Но вот ряды кончились, и глазам Ходжи Насреддина открылся эмирский дворец, обнесенный высокой стеной с бойницами и зубчатым верхом. Четыре башни по углам были искусно облицованы разноцветной мозаикой, над которой долгие годы трудились арабские и иранские мастера.
Перед воротами дворца раскинулся пестрый табор. В тени изодранных навесов лежали и сидели на камышовых циновках люди, истомленные духотой, — одинокие и со своими семьями; женщины укачивали младенцев, варили пищу в котлах, штопали рваные халаты и одеяла; всюду бегали полуголые ребятишки, кричали, дрались и падали, весьма непочтительно обращая ко дворцу ту часть тела, которая неприлична для созерцания. Мужчины спали, или занимались различными домашними делами, или беседовали между собой, усевшись вокруг чайников. "Эге! Да эти люди живут здесь не первый день!" — подумал Ходжа Насреддин.

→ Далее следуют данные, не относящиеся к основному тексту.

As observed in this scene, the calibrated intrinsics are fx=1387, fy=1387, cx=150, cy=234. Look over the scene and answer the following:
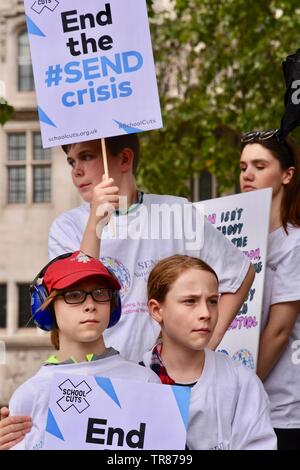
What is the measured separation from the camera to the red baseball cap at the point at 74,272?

Его внимание привлекли двое: плешивый и бородатый. Они, повернувшись спинами друг к другу, лежали прямо на голой земле, каждый под своим навесом, а между ними была привязана к тополевому колышку белая коза, до того тощая, что ее ребра грозили прорвать облезшую шкуру. Она с жалобным блеянием глодала колышек, объеденный уже до половины.
Ходжа Насреддин был очень любопытен и не мог удержаться от вопроса:
— Мир вам, жители Благородной Бухары! Скажите мне, давно ли вы перешли в цыганское сословие?